─── Excerpt provided

James M. Kinsella, Deputy Director, Commercial Litigation Branch, Civil Division, Department of Justice, of Washington, Dc, argued for defendant-appellant. On the brief were David M. Cohen, Director; Robert E. Kirschman, Assistant Director; and Katherine A. Barski, Attorney. Of counsel on the brief was Major James D. Slear, Attorney, Commercial Litigation Division, Aflsa/jacn, Department of the Air Force, of Arlington, Virginia.
Edward G. Gallagher, Wickwire Gavin, P.C., of Vienna, Virginia, for amicus curiae The Surety Association of America.
Before Clevenger, Circuit Judge, Smith, Senior Circuit Judge,* and Dyk, Circuit Judge.
Dyk, Circuit Judge
Judge Christine O.C. Miller
This case requires us to decide whether a subrogee, after stepping into the shoes of a government contractor, may rely on the waiver of sovereign immunity in the Tucker Act, 28 U.S.C. §§ 1491, and bring suit against the United States. We hold that the Supreme Court's decision in Dep't of the Army v. Blue Fox, Inc., 525 U.S. 255 (1999), did not upset the longstanding rule that such a suit is not barred by the doctrine of sovereign immunity, and that this case is governed by the Supreme Court's earlier decision in United States v. Aetna Cas. & Sur. Co., 338 U.S. 366 (1949).
Insurance Company of the West ("ICW") issues performance and payment bonds for government contractors in accordance with the Miller Act, 40 U.S.C. §§ 270a(a)-(d). It brings this suit against the United States to recover $174,000 in contract funds paid to a prime contractor, P.C.E., Limited ("PCE"). ICW alleges that the government should have paid the funds to it as surety, based upon its right of subrogation.
On August 28, 1997, the United States Department of the Air Force awarded contract number F64605-97-C-0013 to PCE. The contract called for the replacement of automatic doors in the commissary at Hickham Air Force Base. ICW provided performance and payment bonds for the work to be performed by PCE.
PCE notified the United States by letter on November 21, 1997, that it would be financially unable to fulfill its obligations under the contract and that ICW would be responsible for assuming control and assuring completion of the contract. PCE "voluntarily and irrevocably" directed that all contract funds currently remaining due be paid to ICW. On December 4, 1997, ICW confirmed in writing to the contracting officer that it was to receive all payments due on the contract. On January 29, 1998, the Air Force executed a unilateral modification to change the remittance address for payments to PCE at ICW's address. ICW did not execute a takeover agreement, and the contract with PCE was never terminated. ICW financed completion of the contract to the extent of $354,744.34.
Instead of sending payment on the contract to PCE at ICW's address, the government continued to make payments directly to PCE, which apparently retained the funds and did not forward them to ICW. The government states that the Defense Finance and Accounting Service Center in Columbus, Ohio never received the contract modification. When ICW inquired about the payments, the government informed it that payments had been made to PCE and told it to "settle this problem with P.C.E."

──────
─── Raw data

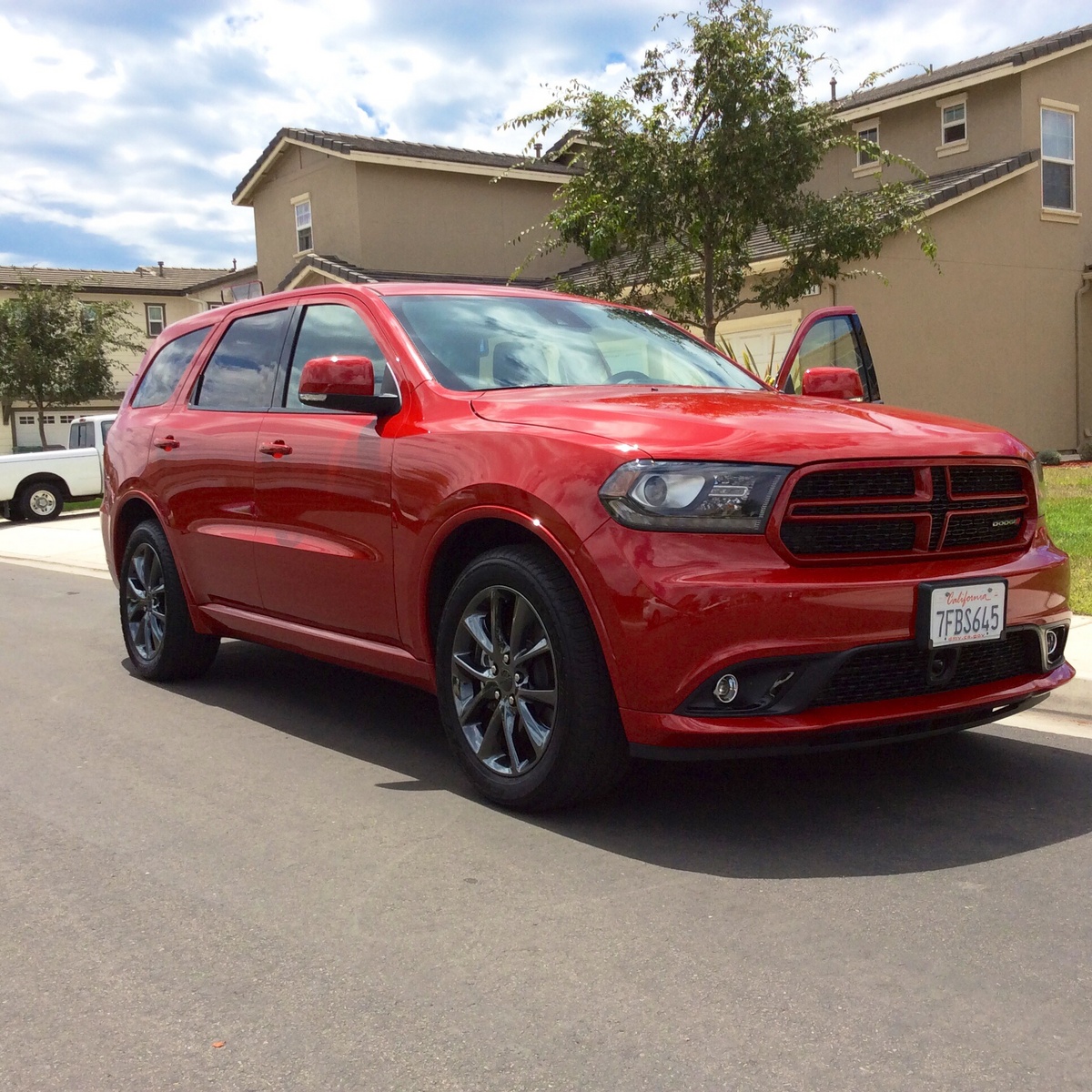 2014 Dodge Durango For Sale >> New 2015 Dodge Durango For Sale - CarGurus 2014 Dodge Durango For Sale >> New 2015 Dodge Durango For Sale - CarGurus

──────

Work instructions: Continue the court opinion on the surety's subrogation claim against the United States from the point where it stops.

Answer section:
ICW filed suit in the United States Court of Federal Claims under the Tucker Act, 28 U.S.C. §§ 1491, claiming entitlement to $174,000 in wrongfully disbursed funds. The government filed a motion to dismiss on the ground of sovereign immunity. Although this court had previously established in Balboa Ins. Co. v. United States, 775 F.2d 1158, 1161-63 (Fed. Cir. 1985), and other cases that a surety could recover from the United States payments made to a contractor after the surety had notified the government of the contractor's default, the government argued that the Supreme Court's decision in Dep't of the Army v. Blue Fox, Inc., 525 U.S. 255 (1999), had effectively overruled Balboa and these other cases. The government asserted that Blue Fox demonstrates that the government has not waived sovereign immunity for a surety's claims based on equitable subrogation.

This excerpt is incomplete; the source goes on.